In that time she felt cautiously confident that she had cleaned out the worst rot from Bravo Company, and that she could rely on them.
At least, the enlisted. Captain Rapplean and the company’s lieutenants were still suspect, but with decent NCOs in place, that could be han
dled.
As she came back from Monday morning PT, Sergeant Major Tano intercepted her and pulled her aside in a far corner of the company formation pad, his two escorts thankfully elsewhere inside Battalion spaces.
“You’re getting Bravo Company noticed,” Tano said.
“Just trying to whip them into shape, Smaj,” she replied.
“Not saying it’s a bad thing, but bad things are coming. Simms is going to do a surprise inspection tomorrow, at first formation after breakfast.”
“No problem,” Repeth said easily. “We’ll be ready. Hell, we’re ready right now, except for a few little things.”
Tano shook his head and scowled darkly. “No, you don’t understand. You’re ready for Simms to inspect the company, but afterward he likes to hold a kumbayah session with the lower enlisted.”
“What? What does that mean?”
“He’ll get the lower enlisted into the auditorium, kick out the NCOs and officers, post guards and then talk to them by himself.”
Repeth looked away for a moment, staring at nothing. “That’s…weird.”
“It’s worse than that. He tries to get them talking, tries to convince them he’s their best friend and pal, and they should open up to him about any perceived problems in the company. If that doesn’t work, he’ll get them talking about how far they are from home, how they miss their sweethearts, how scared they all are of the aliens…anything to get them emotional and blabbering.”
Repeth turned to Tano in shock. “Oh. My. God.”
“Yeah, in spades.”
“A bunch of privates are too stupid to keep their mouths shut.

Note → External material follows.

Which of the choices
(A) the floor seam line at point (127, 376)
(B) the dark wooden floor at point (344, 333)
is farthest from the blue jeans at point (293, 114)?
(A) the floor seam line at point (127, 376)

They’ll start saying any damn thing that comes into their heads to try to please the big boss.”
Tano smiled with absolutely no humor involved. “That’s only the start. Not only does he try to get them to talk bad about the chain of command, he records everything himself. And he forbids them to do the same. Sweeps the room for bugs, makes sure the troops’ cyberware is all shut down.”